Empowering kids to keep the peace

Peer mediators, on patrol at recess, nip bullying in the bud.

March 13, 2001

Mary Lynn Alguire minces no words about what education represented to her as a child. Elementary school was awful, and high school didn't get any better.

The reason: She was teased mercilessly.

Mrs. Alguire says she wouldn't wish the experience on anyone. But the taunting she endured as a child may be one of her most important qualifications for the post she now holds: head of the Peacemakers antibullying program at the Rothwell-Osnabruck School.

Up and running for five years, the effort plays on what Alguire says is her ability to understand those who taunt and are taunted. Peacemakers take seriously the need to negotiate "peace settlements" to resolve the "little" problems that can loom so large - teasing about weight or glasses. Here in this small rural community along the St. Lawrence Seaway, Alguire helps children develop the tools to mediate disputes among themselves - and to know when to pull in the help of adults.

Dealing with disputes where they first arise - most typically, the playground - has had a noticeable effect on the school.

"Overall, it's really made a difference in the number of [discipline] problems we're dealing with in the office," says principal Susan Lopez, who calls Alguire a passionate advocate for the endeavor. "Problems are being dealt with on the playground."

Students selected for the program patrol in pairs during recess and lunchtime. When they spot an infraction of schoolyard harmony - name-calling, unwelcome teasing - they intervene according to a script, seeking to get the disrupters to agree to cease and desist.

If students don't consent to the peer mediation, the Peacemakers are instructed to involve a teacher or other adult at once. Mediation may continue for a few minutes after recess in the Peacemakers' office - with adults informed, but not present.

A sample resolution might read: "[Student A] agreed to avoid [Student B]. [Student B] agrees to stop calling [Student A] names."

In a recent case, two mediators got two third-grade girls to agree not to throw snowballs. Each girl duly signed the mediators' report, signaling consent.

Not everything is so cut and dried, though. Another recent report on a shoving episode showed that the question, "Was the incident resolved?" had the "yes" option checked - and a handwritten addendum: "kinda."

The peer mediators are not to intervene in fistfights, and they are trained to refer any really serious matters - drugs, violence, indications of abuse - to the grownups. Sometimes their duties simply require them to be a friend to the little kids on the playground. Rothwell-Osnabruck's elementary division runs from junior kindergarten through eighth grade, with a high school division adjacent. Alguire notes that the 4-year-olds may just want to hold someone's hand.

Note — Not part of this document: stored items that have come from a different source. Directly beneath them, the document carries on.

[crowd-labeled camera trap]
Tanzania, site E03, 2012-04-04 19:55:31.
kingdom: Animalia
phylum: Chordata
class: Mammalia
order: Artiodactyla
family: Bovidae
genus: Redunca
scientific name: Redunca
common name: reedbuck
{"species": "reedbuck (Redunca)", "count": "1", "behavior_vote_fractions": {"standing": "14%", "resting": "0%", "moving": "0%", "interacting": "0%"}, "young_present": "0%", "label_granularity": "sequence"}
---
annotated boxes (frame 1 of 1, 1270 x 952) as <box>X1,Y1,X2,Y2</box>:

Once accepted into the corps, which numbers about 43 in a school of some 330 students, Peacemakers are given a full day of training in mediation skills and emotional literacy. They are coached to pay attention to their own and other people's styles of communication - whether students make eye contact, for example, or gesticulate.

The Peacemakers are also trained to watch kids' body language - to look for signs of tears on children's faces, or for children moving with their heads down and their toes stubbing into the ground in characteristic patterns of dejection.

Each of the successful applicants for Peacemakers has said that he or she wants "to help other kids because we've been there ourselves," Alguire says.

Alguire and her colleague, Eleanor Doyle, say the program's success stems from the fact that students can turn to someone other than a teacher. Children also like the constant presence of the patrol.

"They don't have to wait to have a problem resolved," Mrs. Doyle says. "They can feel better by the next recess."

The children also know that teachers and administrators will back up the Peacemakers, referring problems to them first.

On this particular bitterly cold, windy day, when the task of getting into their winter "armor" of coats and boots and caps and mittens consumes much of the children's afternoon recess, Corey Tinkess and Tonya McMonigle, both eighth-graders, are the Peacemakers on patrol. Before going out onto the playground, they grab their clipboard and pull their bright red windbreakers over their winter coats to identify themselves as on duty.

An enormous mound of snow has been worn down into a splendidly slippery play structure, and that is where the action is on the playground today. At the end of recess, Corey, a third-year Peacemaker, and Tonya, in her second year, have to make sure the smallest children are accounted for back in their classrooms. "Sometimes the little kids hide out in the slide or the play structure, and we have to go find them," Corey says.

Alguire and Doyle remember vividly the first day the Peacemakers went on schoolyard patrol. "It was a raging blizzard, 40 below," Alguire says. The first team was "surrounded, mocked, spat upon," she reports. "Is this going to work?" she asked the first team when they returned from their first tour of duty. "Yes," was the resounding response. The kids in the red jackets held their ground.

Five years later, Peacemakers is so popular that Alguire and Doyle interviewed 90-plus applicants for 18 slots.